It’s been a long time since Google users have seen the standard logo on the homepage – and it will be a longer time still. That’s because Google has tasked itself with providing a different Olympics-themed Doodle every day of the Games. First, we had an opening ceremony Doodle, followed by a fencing Doodle, one celebrating men’s rings, another on the sport of field hockey, and recently a Doodle depicting the great sport of table tennis.
And today, shot put gets its turn.
Shot put is one of 47 different events that make up the “Athletics” portion of the Olympic Games (commonly referred to as “track & field events”). Its name comes, quite literally from “putting” the “shot,” or in other words chucking that heavy metal ball as far as you can. Evidence of shot putting (or some sort of stone throwing) as a sport exists from thousands of years ago.
In the Olympic competition, the shot weighs a hair over 16 pounds (for the men) and just shy of 9 pounds (for the women). The men’s competition is already underway, and the women will get started on August 6th.
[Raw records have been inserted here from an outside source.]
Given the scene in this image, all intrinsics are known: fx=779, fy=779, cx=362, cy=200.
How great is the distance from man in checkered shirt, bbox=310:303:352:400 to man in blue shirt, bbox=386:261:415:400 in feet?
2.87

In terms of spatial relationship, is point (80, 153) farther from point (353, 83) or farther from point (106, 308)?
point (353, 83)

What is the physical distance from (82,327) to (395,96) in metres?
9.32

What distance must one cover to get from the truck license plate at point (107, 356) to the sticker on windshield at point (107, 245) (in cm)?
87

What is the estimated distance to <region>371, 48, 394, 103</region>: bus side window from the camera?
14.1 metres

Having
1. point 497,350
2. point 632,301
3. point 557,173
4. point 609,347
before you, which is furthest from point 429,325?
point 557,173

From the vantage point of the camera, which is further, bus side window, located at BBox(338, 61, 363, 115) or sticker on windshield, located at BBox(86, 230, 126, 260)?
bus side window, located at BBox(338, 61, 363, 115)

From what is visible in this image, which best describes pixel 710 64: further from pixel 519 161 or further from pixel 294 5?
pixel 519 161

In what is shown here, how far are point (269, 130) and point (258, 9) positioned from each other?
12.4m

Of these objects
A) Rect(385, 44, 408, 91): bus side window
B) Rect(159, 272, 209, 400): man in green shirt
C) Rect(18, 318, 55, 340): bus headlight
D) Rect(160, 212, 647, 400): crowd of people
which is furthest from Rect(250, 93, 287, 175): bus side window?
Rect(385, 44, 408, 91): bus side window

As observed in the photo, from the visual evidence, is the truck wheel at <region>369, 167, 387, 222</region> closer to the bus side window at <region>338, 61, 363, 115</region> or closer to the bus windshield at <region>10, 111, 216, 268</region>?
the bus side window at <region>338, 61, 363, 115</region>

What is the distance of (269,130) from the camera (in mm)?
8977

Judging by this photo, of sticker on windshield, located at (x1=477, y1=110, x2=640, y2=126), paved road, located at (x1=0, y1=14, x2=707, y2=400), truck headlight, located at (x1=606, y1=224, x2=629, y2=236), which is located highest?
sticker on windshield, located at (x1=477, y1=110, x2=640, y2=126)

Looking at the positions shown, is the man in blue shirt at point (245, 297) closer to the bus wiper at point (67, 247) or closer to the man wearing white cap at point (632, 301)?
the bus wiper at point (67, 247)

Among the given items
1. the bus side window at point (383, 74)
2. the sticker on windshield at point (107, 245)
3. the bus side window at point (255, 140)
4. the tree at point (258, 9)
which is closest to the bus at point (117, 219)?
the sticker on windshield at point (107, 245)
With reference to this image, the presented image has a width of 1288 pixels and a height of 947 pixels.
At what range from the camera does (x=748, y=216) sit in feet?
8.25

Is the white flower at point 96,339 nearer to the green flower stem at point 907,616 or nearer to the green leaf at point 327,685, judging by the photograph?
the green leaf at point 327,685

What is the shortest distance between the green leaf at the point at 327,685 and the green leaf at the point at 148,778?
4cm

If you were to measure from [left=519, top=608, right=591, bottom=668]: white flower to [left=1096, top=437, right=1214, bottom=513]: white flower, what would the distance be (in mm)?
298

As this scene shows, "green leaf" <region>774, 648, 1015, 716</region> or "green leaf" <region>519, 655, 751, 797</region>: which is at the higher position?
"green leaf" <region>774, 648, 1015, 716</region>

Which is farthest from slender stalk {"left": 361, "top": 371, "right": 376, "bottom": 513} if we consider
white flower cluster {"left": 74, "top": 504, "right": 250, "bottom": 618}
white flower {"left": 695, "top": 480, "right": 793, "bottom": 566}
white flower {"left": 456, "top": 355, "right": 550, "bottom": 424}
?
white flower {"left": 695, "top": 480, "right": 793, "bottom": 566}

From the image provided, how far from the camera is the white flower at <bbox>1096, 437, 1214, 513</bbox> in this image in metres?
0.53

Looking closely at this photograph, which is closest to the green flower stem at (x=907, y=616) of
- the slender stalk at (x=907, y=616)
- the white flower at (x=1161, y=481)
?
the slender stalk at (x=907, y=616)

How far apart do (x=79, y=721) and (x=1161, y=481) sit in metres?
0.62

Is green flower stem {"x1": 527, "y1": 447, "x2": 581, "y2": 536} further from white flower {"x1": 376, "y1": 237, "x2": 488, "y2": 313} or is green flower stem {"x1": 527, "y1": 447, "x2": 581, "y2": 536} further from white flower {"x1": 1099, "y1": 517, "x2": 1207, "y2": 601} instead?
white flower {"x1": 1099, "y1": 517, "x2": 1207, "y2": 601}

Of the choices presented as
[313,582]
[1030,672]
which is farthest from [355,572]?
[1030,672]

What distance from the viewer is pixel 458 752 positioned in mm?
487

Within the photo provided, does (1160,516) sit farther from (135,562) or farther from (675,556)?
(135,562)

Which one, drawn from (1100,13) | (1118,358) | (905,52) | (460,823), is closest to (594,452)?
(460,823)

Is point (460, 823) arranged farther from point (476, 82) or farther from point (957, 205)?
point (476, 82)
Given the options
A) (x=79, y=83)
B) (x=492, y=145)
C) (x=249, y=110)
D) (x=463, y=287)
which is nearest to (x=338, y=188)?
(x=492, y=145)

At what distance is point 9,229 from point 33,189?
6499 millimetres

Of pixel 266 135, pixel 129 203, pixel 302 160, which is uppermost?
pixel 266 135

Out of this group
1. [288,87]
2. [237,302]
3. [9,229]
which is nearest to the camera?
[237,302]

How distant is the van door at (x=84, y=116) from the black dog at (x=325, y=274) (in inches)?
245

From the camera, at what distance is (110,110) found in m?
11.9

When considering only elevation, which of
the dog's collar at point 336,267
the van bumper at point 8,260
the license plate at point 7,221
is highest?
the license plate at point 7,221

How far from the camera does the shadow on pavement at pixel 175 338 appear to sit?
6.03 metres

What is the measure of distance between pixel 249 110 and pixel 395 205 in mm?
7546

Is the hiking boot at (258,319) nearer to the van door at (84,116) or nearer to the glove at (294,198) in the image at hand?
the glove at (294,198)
Other than showing Olympic pride, Google is surely using these sporting Doodles to show off the Knowledge Graph, Google’s new element to search results that presents relevant information of the search subject (whether it be a sport, a band, a famous person, etc.).
If you were interested, the current world record for men is held by American Randy Barnes. In 1990, he recorded a distance of 23.12 m. On the women’s side, Russian Natalya Lisovskaya holds the record. In 1987, she recorded a distance of 22.63 m.